3 min read

SPRING IS STRUNG

Sometimes a piece of music falls into your lap at just the right time of the year, providing a soundtrack that is just about harmonious with the elemental changes shifting all around you. To herald the current turbulent transition from winter to spring, I recently chanced upon Dvorak's Serenade for Strings in E Major (Argo) on vinyl conducted by that reliable musical gardener, Neville Marriner, who never fails to make things nice and tidy in the field of music. There's a lot to be said for those conductors who make little fuss and simply serve the music without excessive idiosyncratic interpretation. Mind you, I can't lie, there's also a lot to be said for the latter too. More about that subject, soon. (I'm looking at you Teodor Currentzis!)

• • • • • • •

# TASK TO CARRY OUT
Set down word for word the stretch of the "Spring Is Strung" piece that begins at the words "Sometimes a piece" and stops after "you Teodor Currentzis!)".

• • • • • • •

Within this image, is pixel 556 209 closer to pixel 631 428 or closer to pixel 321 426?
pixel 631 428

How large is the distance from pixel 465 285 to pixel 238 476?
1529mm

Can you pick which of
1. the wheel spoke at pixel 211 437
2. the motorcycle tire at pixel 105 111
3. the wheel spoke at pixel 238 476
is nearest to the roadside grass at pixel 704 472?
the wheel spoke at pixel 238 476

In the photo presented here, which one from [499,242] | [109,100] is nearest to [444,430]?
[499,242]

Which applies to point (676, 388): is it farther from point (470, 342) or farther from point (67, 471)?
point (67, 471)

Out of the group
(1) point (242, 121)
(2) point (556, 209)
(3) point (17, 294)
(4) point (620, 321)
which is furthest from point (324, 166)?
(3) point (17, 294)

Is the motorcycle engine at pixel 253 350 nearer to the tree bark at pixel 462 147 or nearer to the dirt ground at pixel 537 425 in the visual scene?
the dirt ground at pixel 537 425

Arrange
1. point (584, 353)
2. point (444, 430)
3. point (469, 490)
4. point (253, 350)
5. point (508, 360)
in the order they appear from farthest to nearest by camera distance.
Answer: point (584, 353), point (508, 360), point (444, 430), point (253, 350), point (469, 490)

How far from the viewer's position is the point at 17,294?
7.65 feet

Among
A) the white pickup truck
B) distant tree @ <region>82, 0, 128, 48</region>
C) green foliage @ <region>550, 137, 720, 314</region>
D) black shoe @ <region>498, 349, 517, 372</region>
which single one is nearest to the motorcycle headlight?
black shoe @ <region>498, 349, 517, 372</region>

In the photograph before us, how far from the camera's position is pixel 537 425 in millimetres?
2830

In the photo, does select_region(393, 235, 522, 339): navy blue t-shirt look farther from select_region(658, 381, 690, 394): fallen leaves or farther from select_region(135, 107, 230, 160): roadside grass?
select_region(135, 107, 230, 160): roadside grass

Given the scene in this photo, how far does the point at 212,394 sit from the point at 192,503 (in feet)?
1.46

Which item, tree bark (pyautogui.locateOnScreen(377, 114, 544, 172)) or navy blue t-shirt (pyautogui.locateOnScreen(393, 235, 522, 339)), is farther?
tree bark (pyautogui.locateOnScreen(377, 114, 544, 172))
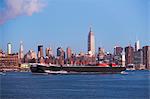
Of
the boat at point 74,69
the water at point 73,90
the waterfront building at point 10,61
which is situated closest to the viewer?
the water at point 73,90

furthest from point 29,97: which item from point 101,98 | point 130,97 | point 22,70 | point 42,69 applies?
point 22,70

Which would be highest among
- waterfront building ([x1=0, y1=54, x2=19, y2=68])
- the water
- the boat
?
waterfront building ([x1=0, y1=54, x2=19, y2=68])

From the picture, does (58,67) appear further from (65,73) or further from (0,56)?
(0,56)

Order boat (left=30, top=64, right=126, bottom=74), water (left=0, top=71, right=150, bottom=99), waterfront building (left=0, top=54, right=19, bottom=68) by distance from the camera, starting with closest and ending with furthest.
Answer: water (left=0, top=71, right=150, bottom=99) < boat (left=30, top=64, right=126, bottom=74) < waterfront building (left=0, top=54, right=19, bottom=68)

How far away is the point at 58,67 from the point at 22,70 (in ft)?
61.4

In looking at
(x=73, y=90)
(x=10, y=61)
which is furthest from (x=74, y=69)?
(x=10, y=61)

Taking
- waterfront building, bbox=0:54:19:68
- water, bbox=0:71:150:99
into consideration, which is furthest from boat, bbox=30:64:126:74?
waterfront building, bbox=0:54:19:68

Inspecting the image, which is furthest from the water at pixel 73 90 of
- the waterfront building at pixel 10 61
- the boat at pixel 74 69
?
the waterfront building at pixel 10 61

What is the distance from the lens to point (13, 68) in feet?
173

• • • • • • •

# RESULT
Sometimes a piece of music falls into your lap at just the right time of the year, providing a soundtrack that is just about harmonious with the elemental changes shifting all around you. To herald the current turbulent transition from winter to spring, I recently chanced upon Dvorak's Serenade for Strings in E Major (Argo) on vinyl conducted by that reliable musical gardener, Neville Marriner, who never fails to make things nice and tidy in the field of music. There's a lot to be said for those conductors who make little fuss and simply serve the music without excessive idiosyncratic interpretation. Mind you, I can't lie, there's also a lot to be said for the latter too. More about that subject, soon. (I'm looking at you Teodor Currentzis!)